Once applications start to become multithreaded themselves the MT video driver will provide no additional speed gain.
 
I have an old IBM server with dual pentium pro, raid SCSI and 160MB EDO ECC under windows 2k pro; I put a voodoo2 on it (and later, my voodoo1)

I wanted to try quake 3's SMP mode, but it's incompatible with 3dfx drivers.

So I found this : SMP MiniGL Layer Beta
http://www.denniskarlsson.com/smp/

How it works :

The basic idea is to divide work across two processors by letting the application (Quake3 in the case) run on one processor and letting the OpenGL driver run on a second processor. There is some overhead in queuing and synchronizing data, but if the benefit of running things in parallel outweighs the cost of the overhead, SMP rendering acceleration is possible. If the overhead is too high or if dividing the work at this point does not cause it to be divided very evenly, then it may cause lower performance. This means that this technology, by design, will only work properly in certain scenarios. Like Quake3's built in r_smp mode, this project cannot provide SMP rendering acceleration when video card fill rate rather than CPU speed becomes the limiting factor. Unlike Quake3's built in SMP mode, this layer doesn't require proper multiple thread/multiple rendering context support in the OpenGL driver (which some broken or incomplete OpenGL and MiniGL drivers do not provide).
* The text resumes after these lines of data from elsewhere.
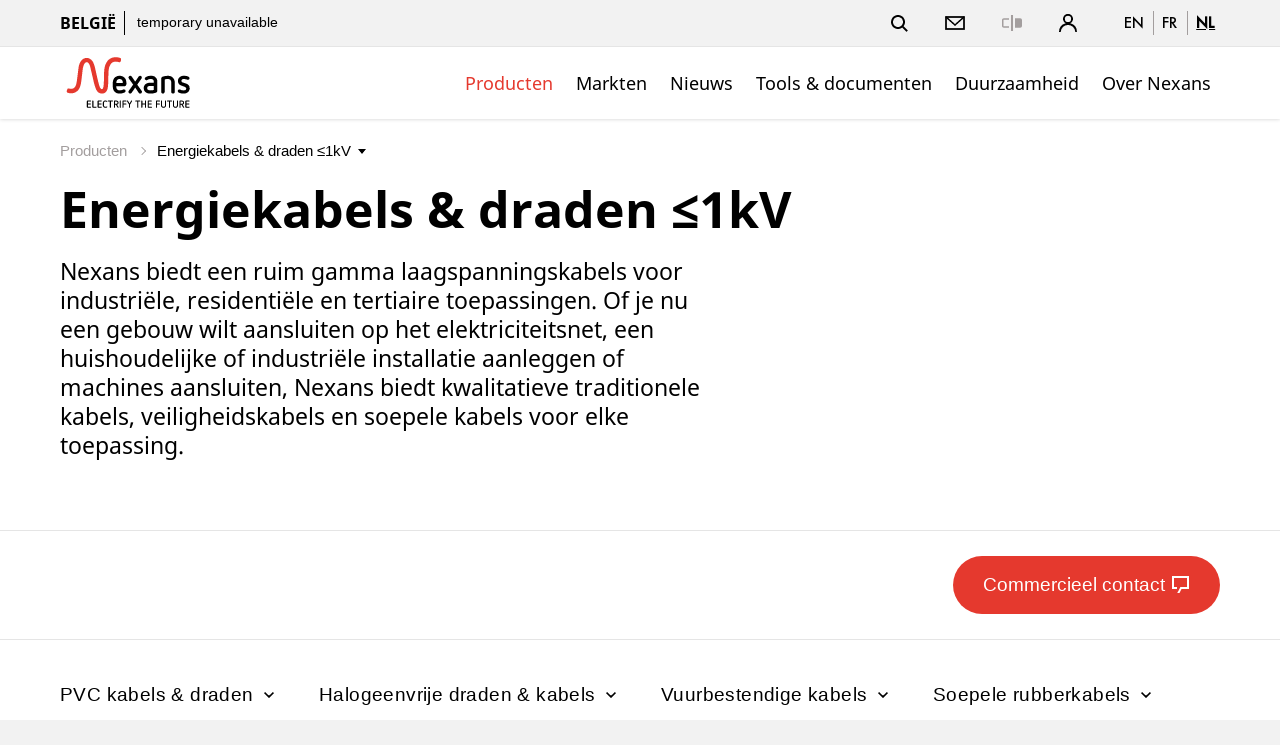

--- FILE ---
content_type: image/svg+xml;charset=UTF-8
request_url: https://www.nexans.be/.resources/nexans-base/webresources/images/icons/chevron-down.svg
body_size: -17
content:
<svg width="8" height="5" viewBox="0 0 8 5" xmlns="http://www.w3.org/2000/svg"><title>Path 23</title><path d="M8 0L4 5 0 0h8z" fill="#000" fill-rule="evenodd"/></svg>

--- FILE ---
content_type: application/javascript;charset=UTF-8
request_url: https://www.nexans.be/.resources/nexans-base/webresources/js/pages/catalog-group.js
body_size: 549
content:
(function(){function r(e,n,t){function o(i,f){if(!n[i]){if(!e[i]){var c="function"==typeof require&&require;if(!f&&c)return c(i,!0);if(u)return u(i,!0);var a=new Error("Cannot find module '"+i+"'");throw a.code="MODULE_NOT_FOUND",a}var p=n[i]={exports:{}};e[i][0].call(p.exports,function(r){var n=e[i][1][r];return o(n||r)},p,p.exports,r,e,n,t)}return n[i].exports}for(var u="function"==typeof require&&require,i=0;i<t.length;i++)o(t[i]);return o}return r})()({1:[function(require,module,exports){
"use strict";

/** PDF PANEL */

$('.js-group-checkbox').on('change', function () {
  var children = $(this).parents('.group').find('.group-children');
  if ($(this).prop('checked')) {
    children.show();
  } else {
    children.hide();
  }
}).trigger('change');
$('.js-pdf-form').on('submit', function () {
  $('#panel-group-pdf').data('panel').close();
});

/** MOBILE FILTERS */

var $submit = $('.js-filters-submit-button');
var $countItems = $('.js-count-items');
var $inputs = $('.navigation__expends-container--filters .custom-checkbox__input');
var updateLink = function updateLink() {
  var ids = [];
  $inputs.each(function () {
    var $this = $(this);
    if ($this.prop('checked')) {
      ids.push($this.val());
    }
  });
  $countItems.text(ids.length);
  $submit.attr('href', '?category=' + ids.join());
};
$inputs.on('change', updateLink);
updateLink();

},{}]},{},[1]);
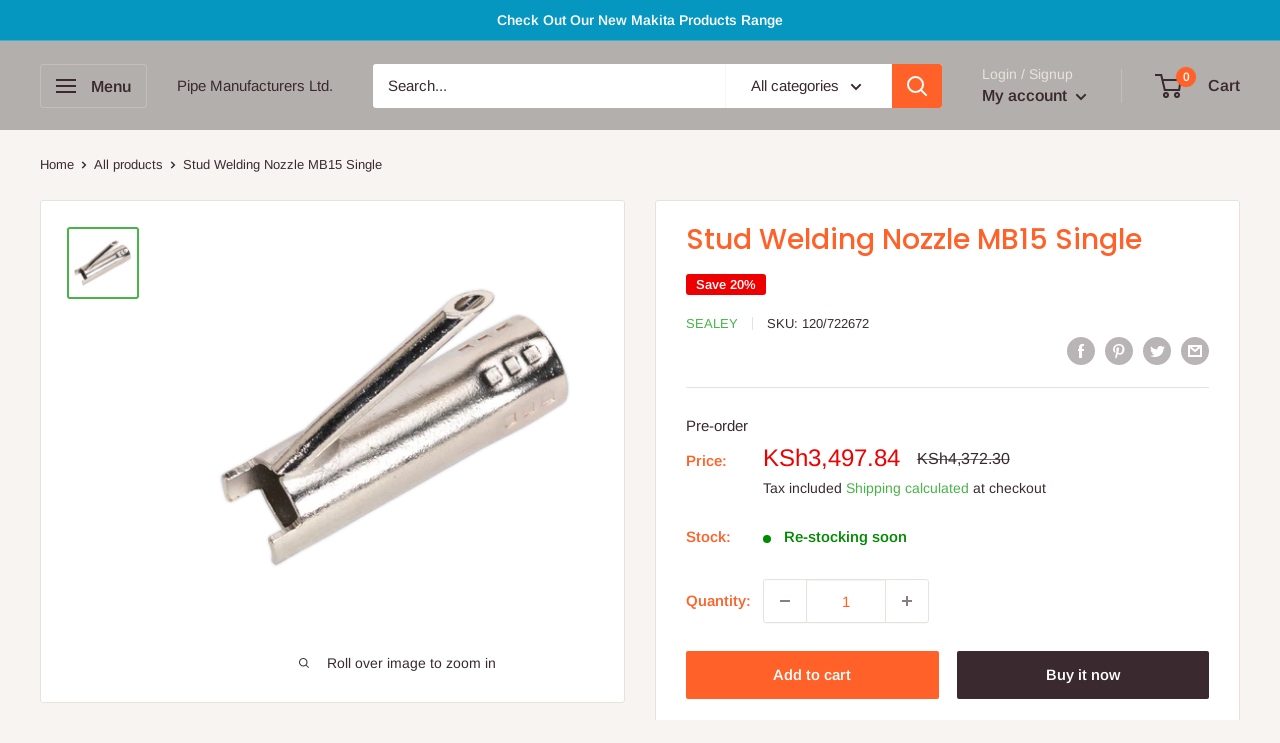

--- FILE ---
content_type: text/javascript
request_url: https://store.pipeman.com/cdn/shop/t/10/assets/custom.js?v=90373254691674712701601753226
body_size: -686
content:
//# sourceMappingURL=/cdn/shop/t/10/assets/custom.js.map?v=90373254691674712701601753226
I gained about 20% in timedemo. (a pentium pro 200 with single voodoo2 is HEAVILY cpu limited.). Was a bit disappointed as framerate still sucked, yet I was pleased to see any performance gain at all :)

I guess you may still try it if you want.
 
g__day said:
Say we ask my question another way; if GPUs get faster according to Moore's law cubed, whilst CPUs follow Moore's law, surely GPUs will become increasingly CPU bound unless something radical comes along to change the 3d pipeline paradigm, - so what might that something be?
Better shader support is about the only thing that could change. Rendering images to a screen is inherently a parrel problem as generally each pixel is reasonable independant of each other.
 
Your inference to "better shader support" just isn't clear to me, what do you mean and how do you see supporting shaders better solves what I understand is a CPU bound data generation and transfer bottleneck?

Please explain!

Also anyone have a reasonable count on how many new titles are CPU vs GPU bound at high resolution? I'd like to know if you plotted the top 20 titles each year for the last 3 years for CPU vs GPU bound at high what the trend line would look like!
 
g__day said:
Your inference to "better shader support" just isn't clear to me, what do you mean and how do you see supporting shaders better solves what I understand is a CPU bound data generation and transfer bottleneck?
Dedicating more the processing power to shaders which tend to run in a far more serial process rather then parrel. If you build it they will come so developers will use more power and we will stop ramping up the screen resolution which is a parrel operation. As such we moved close to a tradational serial process which of course is bound by the clock speed and IPC ratio which means more pipelines doesn't help.
 
g__day wrote:

Say we ask my question another way; if GPUs get faster according to Moore's law cubed, whilst CPUs follow Moore's law, surely GPUs will become increasingly CPU bound unless something radical comes along to change the 3d pipeline paradigm, - so what might that something be?

This is not an aswer but rather my POV on this.
First we "have" the AMD64 X2 that atleast in theory is twice as fast or could be in games but the software is not here yet.
The second is again software and shaderheavy titles that has to come to set the GPU at work.
So while the new titles come out we get a "balanced" scenario and meanwhile the DC cpus gets cheaper/faster and will have built up the marketshare of DC vs SC.

I guess/hope that the new consoles as based on this formula will help kickstart that transition with software.